Её нежелание идти на пенсию подкреплялось ещё отличной памятью и деловитостью. Слабо запротестовавшую было Эльзу Августовну осадил повелительный жест. Нинель Моисеевна – так звали приятельницу – расспросила адрес и, толком не попрощавшись с зардевшейся Эльзой Августовной, поспешила к подъезжающему трамваю.

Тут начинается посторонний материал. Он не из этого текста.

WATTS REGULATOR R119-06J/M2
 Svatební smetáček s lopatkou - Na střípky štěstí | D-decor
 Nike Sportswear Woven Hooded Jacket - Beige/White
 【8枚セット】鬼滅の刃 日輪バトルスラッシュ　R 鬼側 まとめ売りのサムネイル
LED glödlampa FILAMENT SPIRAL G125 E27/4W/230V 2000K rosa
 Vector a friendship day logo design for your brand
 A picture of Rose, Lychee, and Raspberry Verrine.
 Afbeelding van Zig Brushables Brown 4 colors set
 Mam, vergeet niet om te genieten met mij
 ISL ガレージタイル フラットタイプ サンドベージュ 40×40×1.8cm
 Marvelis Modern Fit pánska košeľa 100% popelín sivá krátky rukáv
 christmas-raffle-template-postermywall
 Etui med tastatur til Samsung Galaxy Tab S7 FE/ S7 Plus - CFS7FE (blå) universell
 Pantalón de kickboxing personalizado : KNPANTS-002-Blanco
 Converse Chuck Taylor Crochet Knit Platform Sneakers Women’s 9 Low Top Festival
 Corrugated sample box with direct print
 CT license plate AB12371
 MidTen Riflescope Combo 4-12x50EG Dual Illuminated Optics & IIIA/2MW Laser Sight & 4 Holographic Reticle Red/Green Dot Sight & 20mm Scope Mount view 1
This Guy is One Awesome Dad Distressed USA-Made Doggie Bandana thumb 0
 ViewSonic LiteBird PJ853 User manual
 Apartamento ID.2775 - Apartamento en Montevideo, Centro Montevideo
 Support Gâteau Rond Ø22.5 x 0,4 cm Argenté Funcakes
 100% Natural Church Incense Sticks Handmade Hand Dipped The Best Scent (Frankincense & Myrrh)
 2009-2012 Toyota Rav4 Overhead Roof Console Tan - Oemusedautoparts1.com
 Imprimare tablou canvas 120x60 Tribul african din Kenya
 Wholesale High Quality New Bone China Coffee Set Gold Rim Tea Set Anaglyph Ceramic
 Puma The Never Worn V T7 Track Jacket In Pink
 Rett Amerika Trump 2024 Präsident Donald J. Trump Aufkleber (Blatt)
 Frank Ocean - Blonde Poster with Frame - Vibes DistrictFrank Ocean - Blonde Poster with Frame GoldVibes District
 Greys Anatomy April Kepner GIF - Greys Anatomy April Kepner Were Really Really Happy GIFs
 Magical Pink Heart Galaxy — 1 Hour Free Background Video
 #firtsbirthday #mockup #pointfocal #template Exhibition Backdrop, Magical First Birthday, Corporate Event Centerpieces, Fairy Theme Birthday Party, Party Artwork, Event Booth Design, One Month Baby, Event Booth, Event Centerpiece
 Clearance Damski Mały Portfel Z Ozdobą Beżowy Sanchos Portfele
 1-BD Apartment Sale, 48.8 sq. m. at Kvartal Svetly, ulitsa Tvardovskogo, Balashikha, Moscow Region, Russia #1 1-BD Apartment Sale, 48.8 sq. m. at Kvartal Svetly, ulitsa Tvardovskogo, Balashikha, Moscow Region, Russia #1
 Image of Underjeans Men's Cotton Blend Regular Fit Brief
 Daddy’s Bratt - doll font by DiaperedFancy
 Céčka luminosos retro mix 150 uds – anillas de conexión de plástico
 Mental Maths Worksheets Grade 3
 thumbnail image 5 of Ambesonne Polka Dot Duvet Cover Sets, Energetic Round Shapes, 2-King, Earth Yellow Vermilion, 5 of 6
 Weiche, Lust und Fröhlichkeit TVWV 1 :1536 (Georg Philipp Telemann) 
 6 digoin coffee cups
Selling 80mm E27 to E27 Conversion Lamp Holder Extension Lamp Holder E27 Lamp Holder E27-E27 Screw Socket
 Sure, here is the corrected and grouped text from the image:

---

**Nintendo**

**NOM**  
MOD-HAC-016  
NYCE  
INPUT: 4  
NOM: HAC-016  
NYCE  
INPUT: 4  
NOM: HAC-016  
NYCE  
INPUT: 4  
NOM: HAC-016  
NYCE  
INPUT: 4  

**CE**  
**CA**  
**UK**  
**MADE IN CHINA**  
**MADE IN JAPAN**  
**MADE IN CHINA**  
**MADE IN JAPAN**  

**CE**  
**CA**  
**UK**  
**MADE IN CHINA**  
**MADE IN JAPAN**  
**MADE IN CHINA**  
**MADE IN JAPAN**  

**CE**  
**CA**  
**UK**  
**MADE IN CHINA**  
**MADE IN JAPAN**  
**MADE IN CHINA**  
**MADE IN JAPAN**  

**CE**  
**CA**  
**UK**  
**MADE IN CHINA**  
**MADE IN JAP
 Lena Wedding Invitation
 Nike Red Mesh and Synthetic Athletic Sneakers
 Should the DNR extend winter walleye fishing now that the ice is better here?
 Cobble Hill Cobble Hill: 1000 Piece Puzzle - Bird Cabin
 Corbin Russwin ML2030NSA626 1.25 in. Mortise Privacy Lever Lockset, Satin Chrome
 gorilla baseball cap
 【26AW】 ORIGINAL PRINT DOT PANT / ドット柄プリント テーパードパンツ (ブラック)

Журналист явился в полдень. Плохо выбритый, с неприбранной шевелюрой молодой человек. Он рассеяно прошёл в комнату и сел за стол у окна. Достал блокнот и, забывшись, начал про себя что-то вычитывать, заметно при этом шевеля губами. Эльза Августовна присела напротив и, излучая предупредительность, ждала вопросов. Она заранее готовилась к приходу газетчика, подобрала фотографии, любимые эскизы. Старушка облачилась в лучший свой наряд – платье, в котором она была в день её проводов на пенcию. Пауза затягивалась. Потом, опомнившись, газетчик неожиданно ещё раз осведомился о фамилии хозяйки. Получив ответ, спросил, не из евреев ли юбилярша. Эльза Августовна могла бы долго рассказывать, что родилась она в немецкой колонии Катариненфельд, в семье пастора тамошней кирхи. «А этот кенар, наверное, дудочного напева?» – вставил неожиданно журналист, указывая авторучкой на притихшую в клетке канарейку. «Что-что?» – опешила старушка. «Эти кенары – немецкое изобретение. А те, что овсяного напева, – русское». Минут десять газетчик рассказывал о канарейках, а потом заключил: «Правда, я сам мало в них разбираюсь. Мне пришлось о них только писать».
Затем некоторое время он задавал вопросы, бегло перелистал альбомы. Просмотрел эскизы и удалился.